The Importance of Leading from the Back

The decision to lead from the front or back comes down to competence, said Bazzy.

“If Zaman is about me, I will always lead from the front,” she said. “If Zaman is about the mission, I should definitely step back lead from the back and let the team – each of them – to be able to step up to the plate and lead.”

Leaders need to make sure that the competency is there for their teams and that they leave room for them to grow and become leaders in their own right.

“We get confused because we think management is leadership,” said Bazzy. “Leadership isn’t a person. Leadership is a process.”

Leadership is about learning how to build a system that can be recreated for the greater good. Leading from the back helps push teams forward and allows them to explore and navigate toward solutions and desired outcomes.

Leadership Inspiration

Bazzy finds inspiration in all kinds of people, places, and observations.

“I’m inspired by a lot of things. Like the mother who can build her nest and create a home for her babies – that blows my mind,” said Bazzy.

A specific leader that comes to mind is a saint in Bazzy’s religious tradition – the son-in-law and nephew of the prophet Muhammed. The story of this saint informs Bazzy’s approach of ethical leadership at Zaman – to put the people they serve above themselves.

“When it’s about you, we’re all in trouble. When it’s about we, we all are lifted,” said Bazzy.

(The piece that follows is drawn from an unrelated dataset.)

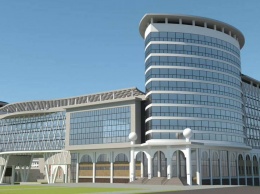 10 проектов нового корпуса АлтГУ предложили архитекторы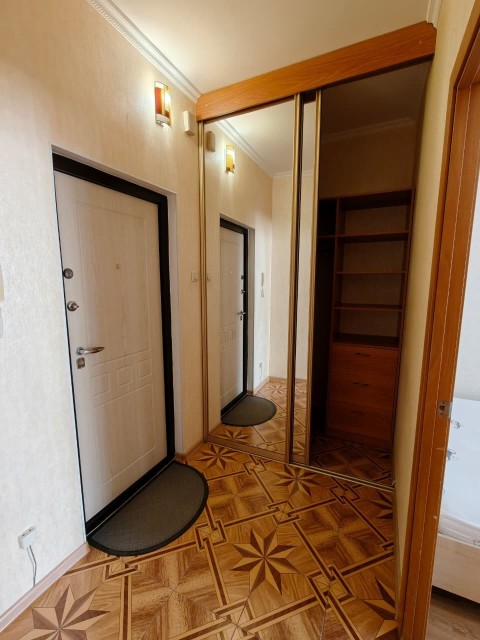 1 комн., 112 серия, 103 квартал (Ростелеком) 8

Development of Leadership Style

Bazzy credits her leadership style to growing up in the kitchen.

“There’s something very powerful about raising kids in the kitchen,” she said.

Working in the kitchen entails problem-solving, strategizing, prioritizing, and more – skills that have been instrumental to Bazzy’s leadership style. She learned how to mold things and how to create something out of multiple ingredients.

In closing, Bazzy shared, “We need to start from zero arrogance and understand that there’s always something to learn. There could be power structures at play, but it’s our job to just bring our best self.”